La Commission de la politique de sécurité du Conseil des États (CPS-E) a soumis le message sur l'immobilier du DDPS 2006 à un examen critique, avant de l'approuver à l'unanimité. Ce message fait état de l'ensemble des crédits immobiliers militaires (y compris les transformations et les constructions, les prestations contractuelles ainsi que l'entretien des immeubles et des liquidations). Au total, 25 crédits d'engagement sont prévus en 2006, pour un montant de 326,978 millions de francs (année précédente : 43 projets pour environ 372 millions de francs). Sur cette somme, un peu plus de 200 millions de francs sont destinés aux constructions, aux transformations et aux rénovations, 16,5 millions de francs aux prestations contractuelles et 110 millions de francs à l'entretien des immeubles et aux liquidations.

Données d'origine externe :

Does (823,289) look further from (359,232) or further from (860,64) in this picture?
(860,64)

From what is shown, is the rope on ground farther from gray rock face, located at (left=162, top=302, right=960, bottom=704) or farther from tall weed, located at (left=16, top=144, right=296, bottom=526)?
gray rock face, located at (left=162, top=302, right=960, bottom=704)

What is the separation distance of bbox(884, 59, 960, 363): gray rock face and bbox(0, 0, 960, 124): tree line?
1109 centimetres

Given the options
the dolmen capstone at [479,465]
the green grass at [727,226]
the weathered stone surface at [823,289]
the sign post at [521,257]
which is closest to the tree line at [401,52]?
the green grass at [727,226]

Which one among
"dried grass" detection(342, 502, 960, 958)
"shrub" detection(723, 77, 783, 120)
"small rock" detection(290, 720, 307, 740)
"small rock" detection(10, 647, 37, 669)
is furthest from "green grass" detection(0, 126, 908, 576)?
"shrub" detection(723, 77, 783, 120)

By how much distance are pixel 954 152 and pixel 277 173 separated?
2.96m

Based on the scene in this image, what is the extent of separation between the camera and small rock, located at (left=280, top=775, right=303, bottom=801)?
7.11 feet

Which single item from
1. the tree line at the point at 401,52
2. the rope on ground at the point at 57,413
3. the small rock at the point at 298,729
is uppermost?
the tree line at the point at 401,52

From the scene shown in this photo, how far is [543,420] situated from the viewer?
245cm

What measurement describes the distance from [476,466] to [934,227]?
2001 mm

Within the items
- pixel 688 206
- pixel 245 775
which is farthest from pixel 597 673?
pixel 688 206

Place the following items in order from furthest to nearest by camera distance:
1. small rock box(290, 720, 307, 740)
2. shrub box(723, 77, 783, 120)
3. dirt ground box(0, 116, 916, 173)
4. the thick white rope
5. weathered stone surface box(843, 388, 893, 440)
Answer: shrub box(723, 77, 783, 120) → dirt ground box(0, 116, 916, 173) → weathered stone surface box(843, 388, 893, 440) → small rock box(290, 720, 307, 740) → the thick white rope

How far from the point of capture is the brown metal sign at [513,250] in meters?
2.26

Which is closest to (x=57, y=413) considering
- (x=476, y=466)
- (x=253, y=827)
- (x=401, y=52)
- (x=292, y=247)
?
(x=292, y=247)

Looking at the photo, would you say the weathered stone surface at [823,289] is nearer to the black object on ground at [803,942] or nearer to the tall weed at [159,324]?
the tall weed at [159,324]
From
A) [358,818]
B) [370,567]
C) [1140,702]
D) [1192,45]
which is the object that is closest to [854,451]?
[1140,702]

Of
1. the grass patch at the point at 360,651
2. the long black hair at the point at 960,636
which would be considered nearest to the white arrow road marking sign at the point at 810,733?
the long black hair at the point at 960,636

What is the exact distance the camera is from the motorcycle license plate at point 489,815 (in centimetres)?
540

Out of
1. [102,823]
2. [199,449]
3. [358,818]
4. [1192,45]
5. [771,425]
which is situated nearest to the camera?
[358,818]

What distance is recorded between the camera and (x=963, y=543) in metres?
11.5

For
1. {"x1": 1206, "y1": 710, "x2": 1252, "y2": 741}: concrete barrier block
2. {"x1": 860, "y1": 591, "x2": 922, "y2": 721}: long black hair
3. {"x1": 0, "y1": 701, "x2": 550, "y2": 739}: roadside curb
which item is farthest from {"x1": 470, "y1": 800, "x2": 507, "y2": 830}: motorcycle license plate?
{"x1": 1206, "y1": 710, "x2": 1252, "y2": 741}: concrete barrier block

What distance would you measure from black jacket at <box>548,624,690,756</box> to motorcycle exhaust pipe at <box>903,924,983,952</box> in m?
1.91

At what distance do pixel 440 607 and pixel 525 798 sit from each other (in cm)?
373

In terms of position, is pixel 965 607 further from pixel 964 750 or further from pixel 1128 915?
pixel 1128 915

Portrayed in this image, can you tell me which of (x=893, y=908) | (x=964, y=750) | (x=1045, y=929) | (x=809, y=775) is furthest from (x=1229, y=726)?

La commission a examiné sur place plusieurs projets importants:
- Nouvelle construction destinée à l'utilisation de simulateurs au centre d'instruction pour le combat de la place d'armes de Bure (32,7 millions de francs)
- Nouveau bâtiment (bureaux et locaux techniques) à la centrale d'engagement de la base d'aide au commandement (17,4 millions de francs)
- Nouveau bâtiment skyguide à Dübendorf : crédit additionnel pour le transfert des systèmes informatiques et de communication des forces aériennes (11,5 millions de francs).
La commission a reconnu que tous ces projets répondaient à des besoins réels et que le programme immobilier militaire 2006 a été conçu en fonction du concept actuel de stationnement de l'armée et de la planification du développement des forces armées. Dans ce contexte, la commission a obtenu des informations détaillées sur l'utilisation des crédits d'engagement (destinés aux constructions militaires) qui avaient été approuvés par le Parlement avant l'élaboration du concept de stationnement.
Par ailleurs, la commission a débattu de la révision en cours de la loi fédérale du 21 mars 1997 instituant des mesures visant au maintien de la sûreté intérieure (LMSI), qui comporte deux volets (lutte contre le hooliganisme, ou LMSI I, et lutte contre le terrorisme et le crime organisé, ou LMSI II) avant de s'enquérir des résultats de la consultation concernant le volet LMSI I, qui prenait fin le jour même. La commission soutient les efforts de réforme du Conseil fédéral dans ce domaine, d'autant qu'elle a elle-même déposé un postulat à ce sujet (05.3006 ; « Lutter plus efficacement contre le terrorisme et le crime organisé »), lequel a été adopté par le Conseil des États à la dernière session. De plus, la CPS-E a pris acte du fait que les ressources (y compris en personnel) que pourraient impliquer les révisions de la LMSI sont déjà prises en compte dans le plan financier. Leur mise en uvre ne sera pas affectée par les réductions récemment annoncées par le DFJP, qui concerneront l'état-major du département.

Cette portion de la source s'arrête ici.